A complete archive of every major YAT production since 1970
|Waiting to be Born|
The time came when workshops were no longer sufficient and all wanted to get involved in a play. Being so soon after the sixties, the decade of protest, the consensus was to be progressive and improvise the play and include all the great issues of those times. A skeleton story was outlined - young girl from a strict, narrow background, is made pregnant by her boyfriend. Fearful of confronting her parents and believing her boyfriend would not support her in her need, she runs away. The setting is mid-European and her journey takes her across frontiers. She is wrong about the boy who follows after her. The play episodic in structure, outlines the adventures of these two, through border posts, student camps, on a river barge, in a cornfield, outside a factory on strike and so on.

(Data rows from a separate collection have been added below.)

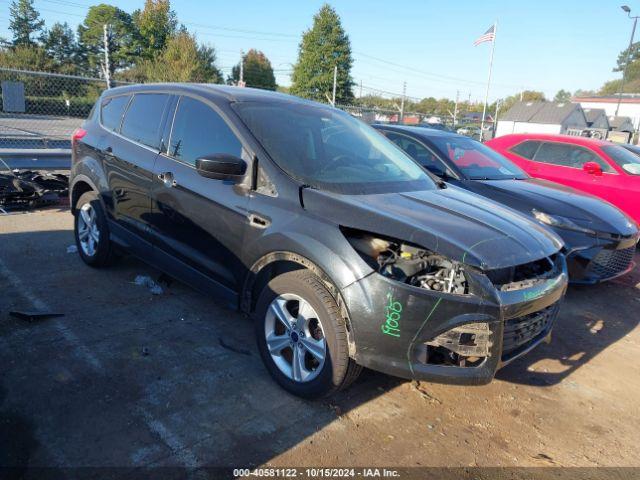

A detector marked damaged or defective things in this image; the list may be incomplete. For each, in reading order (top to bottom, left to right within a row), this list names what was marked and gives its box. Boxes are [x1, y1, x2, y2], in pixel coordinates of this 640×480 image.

damaged front bumper [342, 253, 568, 384]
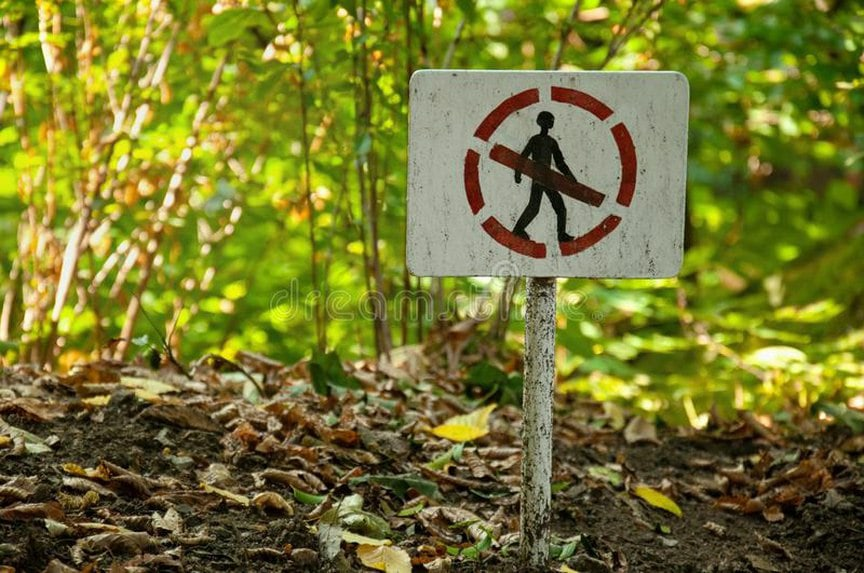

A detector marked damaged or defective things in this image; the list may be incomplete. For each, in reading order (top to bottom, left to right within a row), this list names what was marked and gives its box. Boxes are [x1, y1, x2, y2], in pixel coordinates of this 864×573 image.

rusty sign post [406, 71, 688, 568]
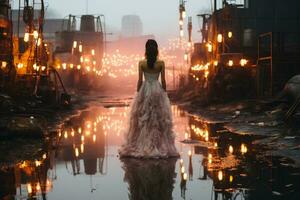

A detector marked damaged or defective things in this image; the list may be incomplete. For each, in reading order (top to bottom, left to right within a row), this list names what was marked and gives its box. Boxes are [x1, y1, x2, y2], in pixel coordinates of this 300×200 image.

rusty structure [54, 15, 105, 90]
rusty structure [191, 0, 300, 100]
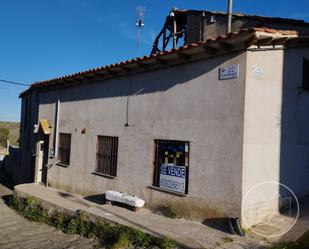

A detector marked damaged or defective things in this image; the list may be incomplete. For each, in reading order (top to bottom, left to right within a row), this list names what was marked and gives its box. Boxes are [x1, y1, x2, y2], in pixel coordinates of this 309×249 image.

damaged roof section [18, 27, 308, 97]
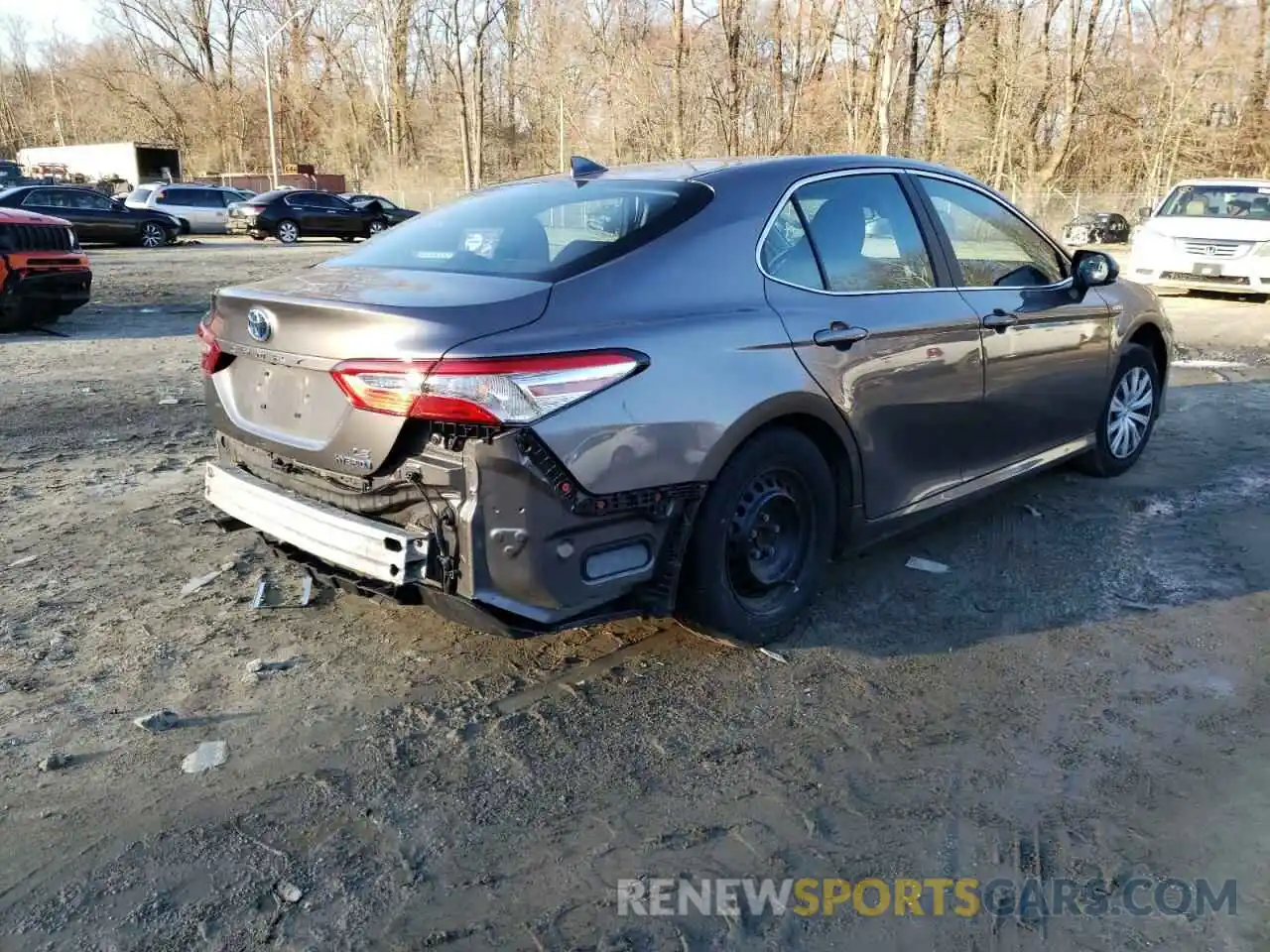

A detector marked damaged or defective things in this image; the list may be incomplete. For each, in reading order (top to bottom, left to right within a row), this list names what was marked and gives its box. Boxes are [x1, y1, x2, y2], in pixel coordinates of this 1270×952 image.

exposed bumper reinforcement bar [204, 464, 432, 588]
damaged gray sedan [195, 157, 1168, 645]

A charming song was written for the play which gave it its title 'Waiting To Be Born' and was sung by Jenny Goode, playing the young mother-to-be.
The rest of the group appeared in various roles, they included Stephen Pratt, Paddy Hogston, Kevin Browne, Deborah Brown, Glynn Jones, Anthony Spracke, Norman Gealey, Nikki Kay, Nigel Cutting, Marek Urbanowiecz and many others. Each scene was planned so that it had a beginning and an end but what happened in between was improvised.
When it seemed that it required an audience, TTC was approached and, although the theatre was not operational at the time, the Committee gave permission for 'Waiting To Be Born' to be presented in a centre arena with the building scaffolding which still remained, surrounding it.
So YAT performed for the first time in Hampton Court Theatre and sitting upon the balcony in the Angel alcove, were two local lads of the period, jeans and bowler hats, who were to play a considerable part in YAT's development over the years that followed, David Lewsey and Keith Holmes. Very impressed by the performance, they approached the director before they left to enquire as to whether they might join.Waiting to be Born
by Eric Yardley
Improvised by members of YAT
Review by J.D. (January 1972)
One of the most elusive accomplishments for an amateur theatre group is to gain complete rapport between the players and the audience. And during its first-ever production last weekend, Teddington's Youth Action Theatre managed the feat with apparent ease. They achieved this in 'Waiting To Be Born' at the Hampton Court Theatre. Their experiment in drama was two hours of improvisation, unscripted but as well rehearsed as any improvised drama can be.
The group re-formed in July under the direction of Eric Yardley with a collection of 17 to 19 year olds, none of whom had had any real acting experience. Their production, something of a progress report on the group as a whole, also turned out to be a tribute to Mr Yardley's skill as a producer.
It is doubtful whether the young actors could have chosen a better theme than student rebellion in the home and in society to tackle at their first attempt. Acting in the round is something that even the most experienced professional actors shy away from. The Youth Action Theatre tackled it first time off and I must admit I got the impression that they had not really practised much, as they tended to act towards one wall far more than the other three.
The main plot of students rebelling against the capitalist employers was all but lost in the human drama of the central character, a girl pregnant and away from home. And it was not until the closing sequences that the two stories gave any real impression of being interwoven. But by then it was too late. For in those closing minutes the heroine - reunited with her lover - was shot in a student demonstration.
A highlight of the whole was the clever linking of sequences by song. The two musicians composed the works and music to a number of very pleasing songs. But my lasting impression of this play that radiated the vigour and enthusiasm of youth was the nightmare interlude. In this, every aspect of the complicated plot came together in a fantastic collage of mime. For this the play was well worth the viewing. Both the audience and the actors had to work very hard to make the rapport happen, but the real test for this group as actors will come when they learn their first script and find an identity in characters outside their own. I look forward to their next production with interest.